Supervised classification of record pairs based on a trained model.

Usage

classifySupv(model, newdata, ...)

## S3 method for class 'RecLinkClassif,RecLinkData': classifySupv(model, newdata, ...)

## S3 method for class 'RecLinkClassif,RLBigData': classifySupv(model, newdata, withProgressBar = (sink.number()==0), ...)

Arguments

model
Object of class RecLinkClassif. The calibrated model. See trainSupv.
newdata
Object of class "RecLinkData" or "RLBigData". The data to classify.
withProgressBar
Whether to display a progress bar
...
Further arguments for the predict method.

Value

  • For the "RecLinkData" method, a S3 object of class "RecLinkResult" that represents a copy of newdata with element rpairs$prediction, which stores the classification result, as addendum.

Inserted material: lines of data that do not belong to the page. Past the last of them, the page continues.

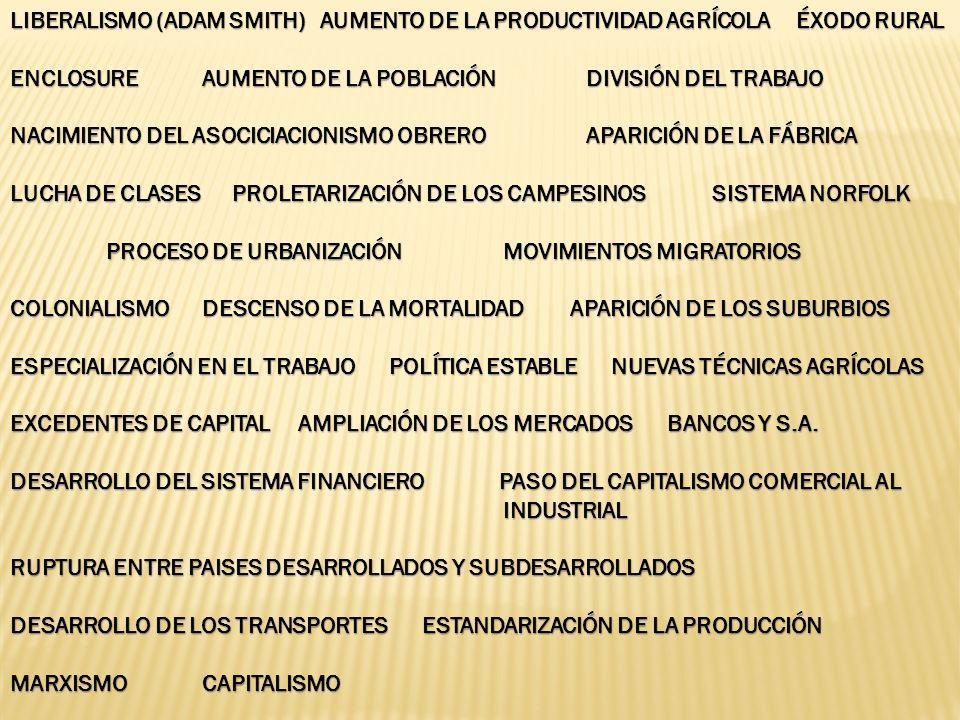 LIBERALISMO (ADAM SMITH) AUMENTO DE LA PRODUCTIVIDAD AGRÍCOLA ÉXODO RURAL ENCLOSUREAUMENTO DE LA POBLACIÓNDIVISIÓN DEL TRABAJO NACIMIENTO DEL ASOCICIA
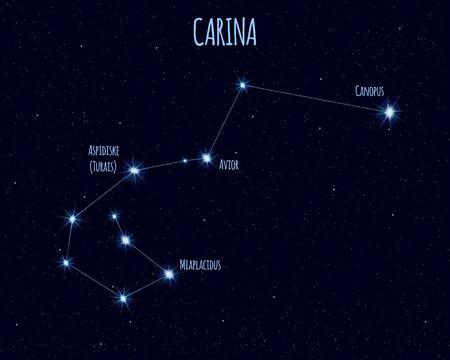 Carina (The Keel) constellation, vector illustration
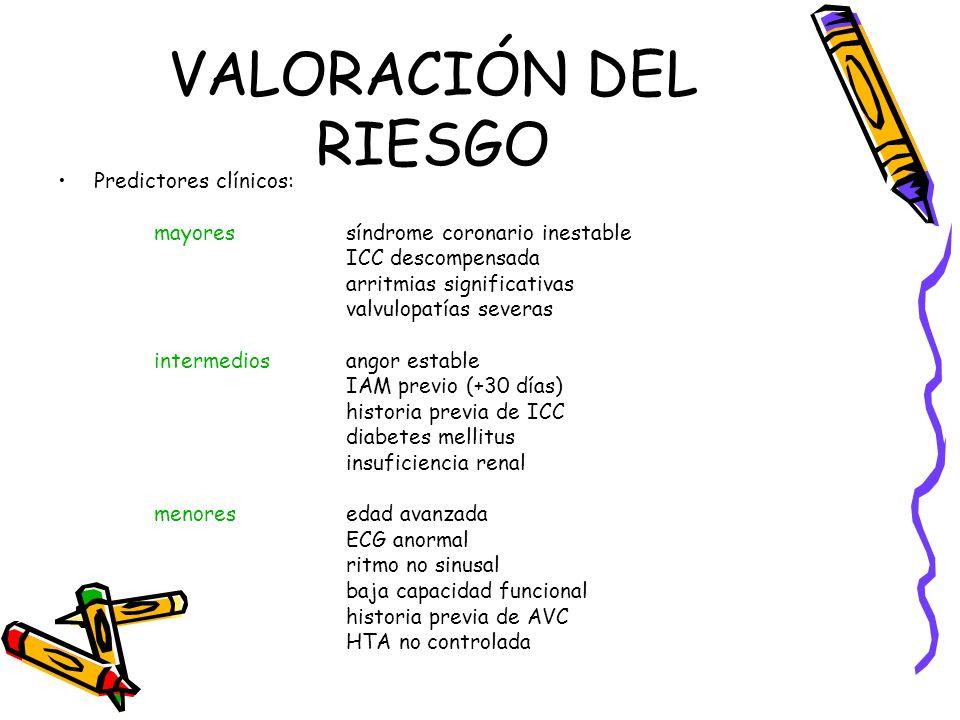 VALORACIÓN DEL RIESGO Predictores clínicos:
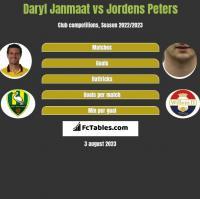 Daryl Janmaat vs Jordens Peters h2h player stats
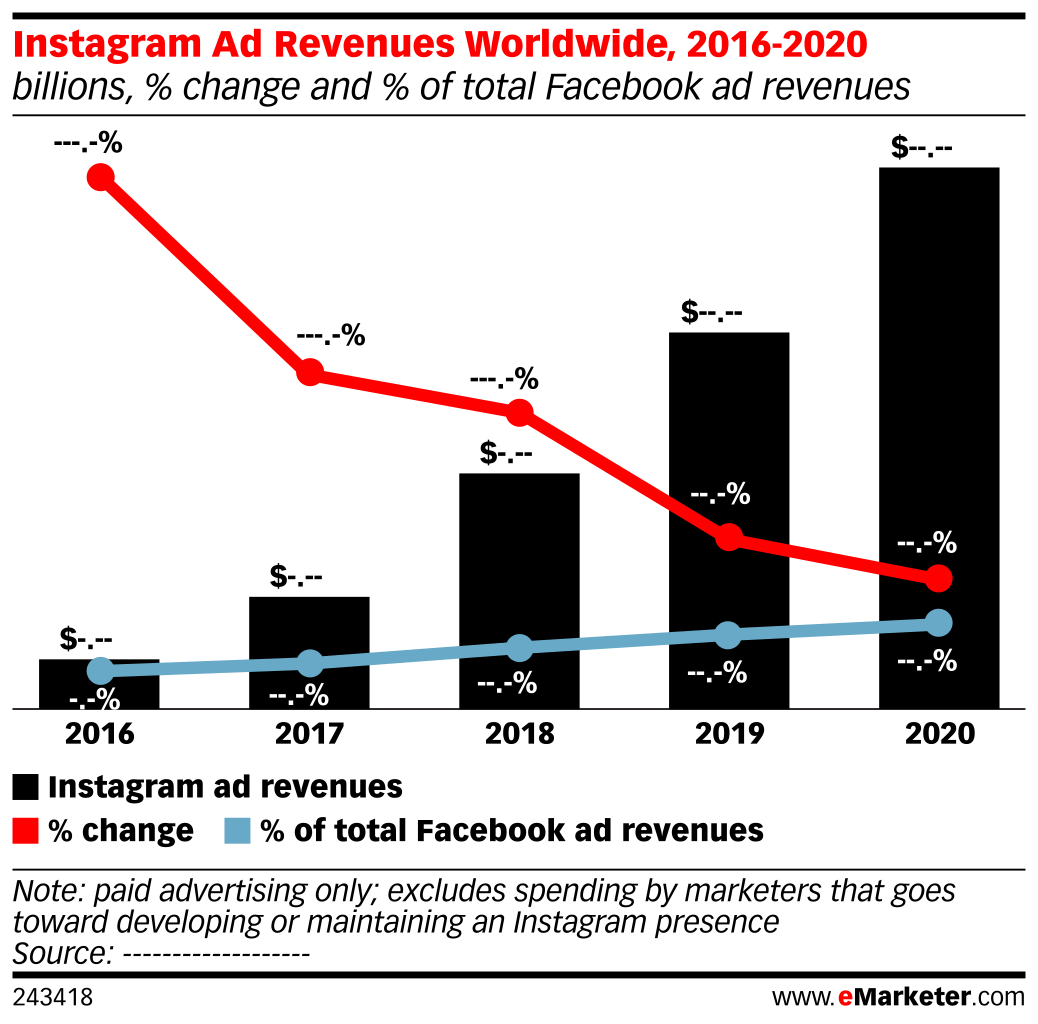 Instagram Ad Revenues Worldwide, 2016-2020 (billions, % change and % of total Facebook ad revenues)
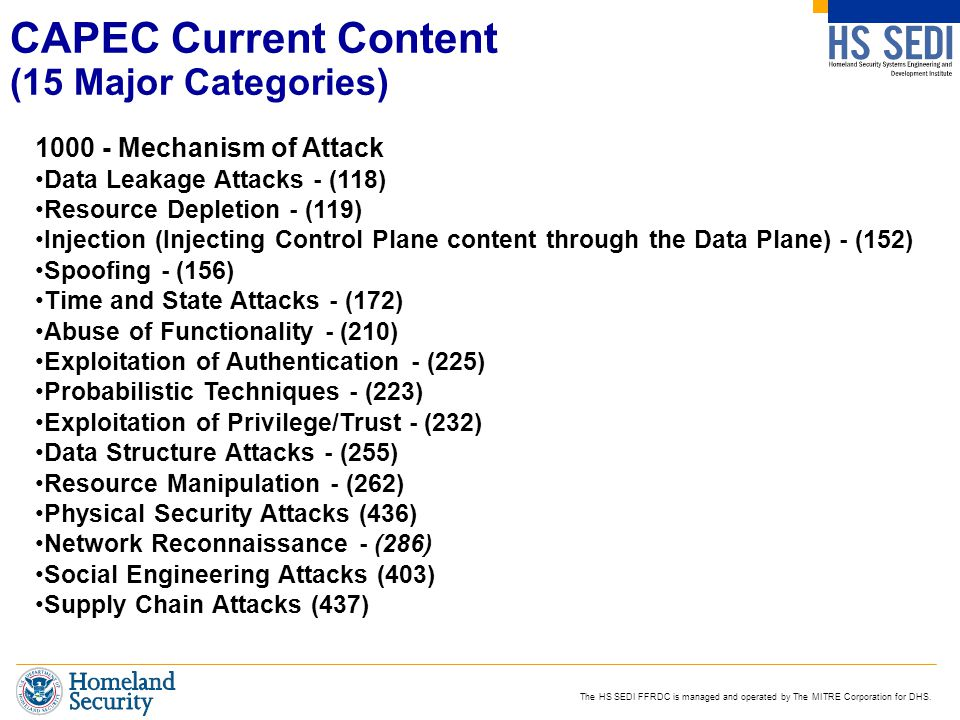 The HS SEDI FFRDC is managed and operated by The MITRE Corporation for DHS. CAPEC Current Content (15 Major Categories) 1000 - Mechanism of Attack Dat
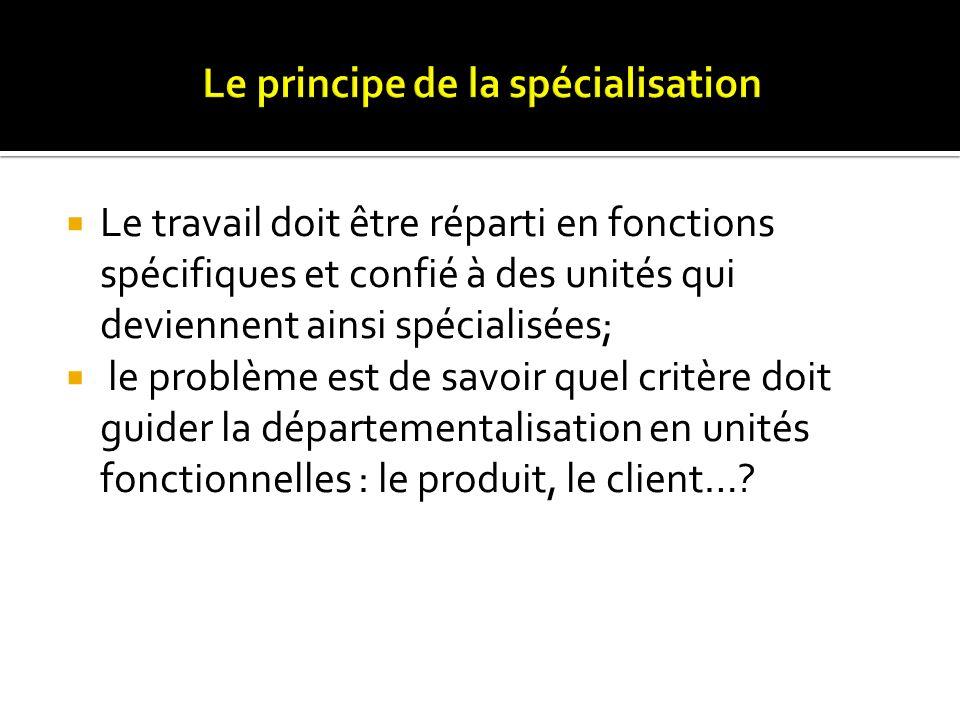 Le principe de la spécialisation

    For the "RLBigData" method, a S4 object of class "RLResult".

Details

The record pairs in newdata are classified by calling the appropriate predict method for model$model.

By default, the "RLBigDataDedup" method displays a progress bar unless output is diverted by sink, e.g. when processing a Sweave file.

See Also

trainSupv for training of classifiers, classifyUnsup for unsupervised classification.

Examples

Run this code
# Split data into training and validation set, train and classify with rpart
data(RLdata500)
pairs=compare.dedup(RLdata500, identity=identity.RLdata500,
                    blockfld=list(1,3,5,6,7))
l=splitData(pairs, prop=0.5, keep.mprop=TRUE)                    
model=trainSupv(l$train, method="rpart", minsplit=5)
result=classifySupv(model=model, newdata=l$valid)
summary(result)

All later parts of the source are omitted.